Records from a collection

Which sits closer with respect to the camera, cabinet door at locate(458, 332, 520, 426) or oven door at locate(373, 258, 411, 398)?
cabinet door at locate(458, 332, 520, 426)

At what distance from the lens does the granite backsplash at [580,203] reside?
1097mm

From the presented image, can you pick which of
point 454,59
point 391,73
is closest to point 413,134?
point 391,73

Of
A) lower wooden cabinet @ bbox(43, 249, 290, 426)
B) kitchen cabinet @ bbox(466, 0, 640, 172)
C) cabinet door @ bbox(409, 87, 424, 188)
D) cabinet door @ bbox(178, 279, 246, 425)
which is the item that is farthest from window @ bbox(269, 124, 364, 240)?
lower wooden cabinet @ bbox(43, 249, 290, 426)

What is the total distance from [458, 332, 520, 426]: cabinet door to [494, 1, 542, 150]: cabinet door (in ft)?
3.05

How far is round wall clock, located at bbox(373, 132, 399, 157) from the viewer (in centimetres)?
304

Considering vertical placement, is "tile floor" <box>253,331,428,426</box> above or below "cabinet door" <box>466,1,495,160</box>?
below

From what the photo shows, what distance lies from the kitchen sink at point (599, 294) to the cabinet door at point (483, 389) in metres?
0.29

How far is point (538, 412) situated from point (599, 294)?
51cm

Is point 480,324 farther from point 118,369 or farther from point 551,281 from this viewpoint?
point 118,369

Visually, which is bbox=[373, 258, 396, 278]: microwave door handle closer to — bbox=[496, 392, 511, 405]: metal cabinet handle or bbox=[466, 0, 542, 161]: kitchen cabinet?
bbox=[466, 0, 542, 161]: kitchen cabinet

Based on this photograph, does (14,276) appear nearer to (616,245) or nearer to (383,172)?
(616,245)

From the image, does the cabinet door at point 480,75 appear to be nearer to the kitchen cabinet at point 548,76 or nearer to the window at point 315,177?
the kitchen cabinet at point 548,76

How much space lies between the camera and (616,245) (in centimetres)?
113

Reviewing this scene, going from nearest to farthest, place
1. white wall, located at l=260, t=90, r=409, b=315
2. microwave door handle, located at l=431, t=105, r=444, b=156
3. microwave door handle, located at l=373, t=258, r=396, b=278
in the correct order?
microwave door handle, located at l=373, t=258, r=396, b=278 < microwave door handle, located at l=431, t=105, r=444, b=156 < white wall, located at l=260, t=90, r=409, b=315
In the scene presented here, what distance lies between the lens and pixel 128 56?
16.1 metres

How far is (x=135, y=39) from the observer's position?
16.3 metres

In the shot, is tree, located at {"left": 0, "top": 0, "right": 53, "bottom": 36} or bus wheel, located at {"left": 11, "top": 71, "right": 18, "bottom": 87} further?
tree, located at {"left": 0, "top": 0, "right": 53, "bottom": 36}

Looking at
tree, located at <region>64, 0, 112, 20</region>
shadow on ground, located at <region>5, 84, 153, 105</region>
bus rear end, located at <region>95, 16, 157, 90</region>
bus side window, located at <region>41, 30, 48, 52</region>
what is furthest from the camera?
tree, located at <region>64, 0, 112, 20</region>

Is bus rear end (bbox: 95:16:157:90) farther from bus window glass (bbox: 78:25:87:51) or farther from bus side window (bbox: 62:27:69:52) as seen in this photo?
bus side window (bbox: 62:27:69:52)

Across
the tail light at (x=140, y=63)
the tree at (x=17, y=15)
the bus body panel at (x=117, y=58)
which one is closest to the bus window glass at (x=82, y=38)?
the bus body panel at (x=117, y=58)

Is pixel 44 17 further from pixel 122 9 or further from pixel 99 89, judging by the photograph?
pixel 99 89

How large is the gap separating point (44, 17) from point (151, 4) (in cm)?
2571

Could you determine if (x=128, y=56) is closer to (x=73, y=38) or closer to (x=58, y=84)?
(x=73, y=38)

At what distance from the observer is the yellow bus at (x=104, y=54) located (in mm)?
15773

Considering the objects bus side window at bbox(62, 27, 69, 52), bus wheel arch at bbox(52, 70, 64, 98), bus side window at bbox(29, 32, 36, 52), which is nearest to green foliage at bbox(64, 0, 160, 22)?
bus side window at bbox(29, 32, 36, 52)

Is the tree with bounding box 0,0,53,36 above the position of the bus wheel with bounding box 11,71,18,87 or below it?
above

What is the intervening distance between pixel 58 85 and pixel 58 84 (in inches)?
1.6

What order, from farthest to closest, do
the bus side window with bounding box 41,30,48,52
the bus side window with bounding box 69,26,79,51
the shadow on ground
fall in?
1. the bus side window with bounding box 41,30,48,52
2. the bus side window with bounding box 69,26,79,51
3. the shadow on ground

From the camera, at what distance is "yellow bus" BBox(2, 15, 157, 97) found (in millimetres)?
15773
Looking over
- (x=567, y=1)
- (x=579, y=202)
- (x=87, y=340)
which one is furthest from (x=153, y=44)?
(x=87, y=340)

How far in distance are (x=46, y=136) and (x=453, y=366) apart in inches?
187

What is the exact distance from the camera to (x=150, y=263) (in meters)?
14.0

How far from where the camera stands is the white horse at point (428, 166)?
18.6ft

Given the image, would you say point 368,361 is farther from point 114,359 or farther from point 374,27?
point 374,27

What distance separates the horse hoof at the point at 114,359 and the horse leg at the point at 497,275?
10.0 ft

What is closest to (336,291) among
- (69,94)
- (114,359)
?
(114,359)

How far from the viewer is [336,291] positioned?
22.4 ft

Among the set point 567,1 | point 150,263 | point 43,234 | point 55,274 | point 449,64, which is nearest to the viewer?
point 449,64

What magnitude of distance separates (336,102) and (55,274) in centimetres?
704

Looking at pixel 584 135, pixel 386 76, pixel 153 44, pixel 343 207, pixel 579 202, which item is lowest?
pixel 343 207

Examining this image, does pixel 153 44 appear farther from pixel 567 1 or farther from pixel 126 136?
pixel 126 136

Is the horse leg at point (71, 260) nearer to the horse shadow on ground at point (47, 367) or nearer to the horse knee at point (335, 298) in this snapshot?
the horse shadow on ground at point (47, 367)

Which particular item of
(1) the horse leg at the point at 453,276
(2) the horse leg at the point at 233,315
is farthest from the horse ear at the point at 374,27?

* **REQUIRED TASK**
Copy out every one of the lines above without changing anything.

* **ANSWER TO THIS TASK**
Which sits closer with respect to the camera, cabinet door at locate(458, 332, 520, 426) or oven door at locate(373, 258, 411, 398)?
cabinet door at locate(458, 332, 520, 426)

At what distance from the lens does the granite backsplash at [580,203] reside?
1097mm

From the presented image, can you pick which of
point 454,59
point 391,73
is closest to point 413,134?
point 391,73

Of
A) lower wooden cabinet @ bbox(43, 249, 290, 426)
B) kitchen cabinet @ bbox(466, 0, 640, 172)
C) cabinet door @ bbox(409, 87, 424, 188)
D) cabinet door @ bbox(178, 279, 246, 425)
which is the item that is farthest from window @ bbox(269, 124, 364, 240)?
lower wooden cabinet @ bbox(43, 249, 290, 426)

What is the total distance from [458, 332, 520, 426]: cabinet door to [494, 1, 542, 150]: cabinet door (in ft)?
3.05

How far is round wall clock, located at bbox(373, 132, 399, 157) from the viewer (in centimetres)?
304

Considering vertical placement, is "tile floor" <box>253,331,428,426</box> above or below "cabinet door" <box>466,1,495,160</box>?
below

From what the photo shows, what distance lies from the kitchen sink at point (599, 294) to the cabinet door at point (483, 389) in metres?
0.29

How far is point (538, 412) situated from point (599, 294)?
51cm

Is point 480,324 farther from point 118,369 or farther from point 551,281 from this viewpoint?
point 118,369

Visually, which is bbox=[373, 258, 396, 278]: microwave door handle closer to — bbox=[496, 392, 511, 405]: metal cabinet handle or bbox=[466, 0, 542, 161]: kitchen cabinet?
bbox=[466, 0, 542, 161]: kitchen cabinet

Based on this photograph, does (14,276) appear nearer to (616,245) or nearer to (383,172)?
(616,245)

From the image, does the cabinet door at point 480,75 appear to be nearer to the kitchen cabinet at point 548,76 or nearer to the window at point 315,177?
the kitchen cabinet at point 548,76

How much space lies between the camera and (616,245) (in centimetres)?
113

Reviewing this scene, going from nearest to farthest, place
1. white wall, located at l=260, t=90, r=409, b=315
2. microwave door handle, located at l=431, t=105, r=444, b=156
3. microwave door handle, located at l=373, t=258, r=396, b=278
in the correct order?
microwave door handle, located at l=373, t=258, r=396, b=278 < microwave door handle, located at l=431, t=105, r=444, b=156 < white wall, located at l=260, t=90, r=409, b=315
In the scene presented here, what distance lies between the lens and pixel 128 56?
16.1 metres

How far is (x=135, y=39) from the observer's position?
16.3 metres

In the shot, is tree, located at {"left": 0, "top": 0, "right": 53, "bottom": 36} or bus wheel, located at {"left": 11, "top": 71, "right": 18, "bottom": 87} further?
tree, located at {"left": 0, "top": 0, "right": 53, "bottom": 36}

Looking at
tree, located at <region>64, 0, 112, 20</region>
shadow on ground, located at <region>5, 84, 153, 105</region>
bus rear end, located at <region>95, 16, 157, 90</region>
bus side window, located at <region>41, 30, 48, 52</region>
what is furthest from the camera?
tree, located at <region>64, 0, 112, 20</region>

Is bus rear end (bbox: 95:16:157:90) farther from bus window glass (bbox: 78:25:87:51) or farther from bus side window (bbox: 62:27:69:52) as seen in this photo?
bus side window (bbox: 62:27:69:52)

Across
the tail light at (x=140, y=63)
the tree at (x=17, y=15)
the bus body panel at (x=117, y=58)
which one is closest to the bus window glass at (x=82, y=38)?
the bus body panel at (x=117, y=58)

Is pixel 44 17 further from pixel 122 9 or further from pixel 99 89, judging by the photograph?
pixel 99 89

How large is the gap separating point (44, 17) from point (151, 4) (in cm)?
2571

Could you determine if (x=128, y=56) is closer to (x=73, y=38) or closer to (x=58, y=84)?
(x=73, y=38)

At what distance from the observer is the yellow bus at (x=104, y=54) located (in mm)?
15773

Considering the objects bus side window at bbox(62, 27, 69, 52), bus wheel arch at bbox(52, 70, 64, 98), bus side window at bbox(29, 32, 36, 52), which is nearest to green foliage at bbox(64, 0, 160, 22)?
bus side window at bbox(29, 32, 36, 52)

Is the tree with bounding box 0,0,53,36 above the position of the bus wheel with bounding box 11,71,18,87 or below it?
above

What is the intervening distance between pixel 58 85 and pixel 58 84 (in inches)?
1.6

What order, from farthest to closest, do
the bus side window with bounding box 41,30,48,52
the bus side window with bounding box 69,26,79,51
the shadow on ground
fall in?
1. the bus side window with bounding box 41,30,48,52
2. the bus side window with bounding box 69,26,79,51
3. the shadow on ground

From the camera, at what distance is "yellow bus" BBox(2, 15, 157, 97) found (in millimetres)?
15773
Looking over
- (x=567, y=1)
- (x=579, y=202)
- (x=87, y=340)
which one is furthest from (x=153, y=44)?
(x=87, y=340)

How far in distance are (x=46, y=136) and (x=453, y=366) apart in inches?
187

What is the exact distance from the camera to (x=150, y=263) (in meters)?
14.0

How far from where the camera stands is the white horse at point (428, 166)?
18.6ft

Given the image, would you say point 368,361 is farther from point 114,359 or farther from point 374,27?
point 374,27

What distance separates the horse hoof at the point at 114,359 and the horse leg at the point at 497,275?
10.0 ft

What is closest to (336,291) among
- (69,94)
- (114,359)
?
(114,359)

How far from the viewer is [336,291] positioned?
22.4 ft

Among the set point 567,1 | point 150,263 | point 43,234 | point 55,274 | point 449,64, which is nearest to the viewer?
point 449,64

What magnitude of distance separates (336,102) and (55,274) in centimetres?
704

Looking at pixel 584 135, pixel 386 76, pixel 153 44, pixel 343 207, pixel 579 202, which item is lowest?
pixel 343 207

Examining this image, does pixel 153 44 appear farther from pixel 567 1 or farther from pixel 126 136?
pixel 126 136

Is the horse leg at point (71, 260) nearer to the horse shadow on ground at point (47, 367) or nearer to the horse knee at point (335, 298) in this snapshot?
the horse shadow on ground at point (47, 367)

Which particular item of
(1) the horse leg at the point at 453,276
(2) the horse leg at the point at 233,315
is farthest from the horse ear at the point at 374,27?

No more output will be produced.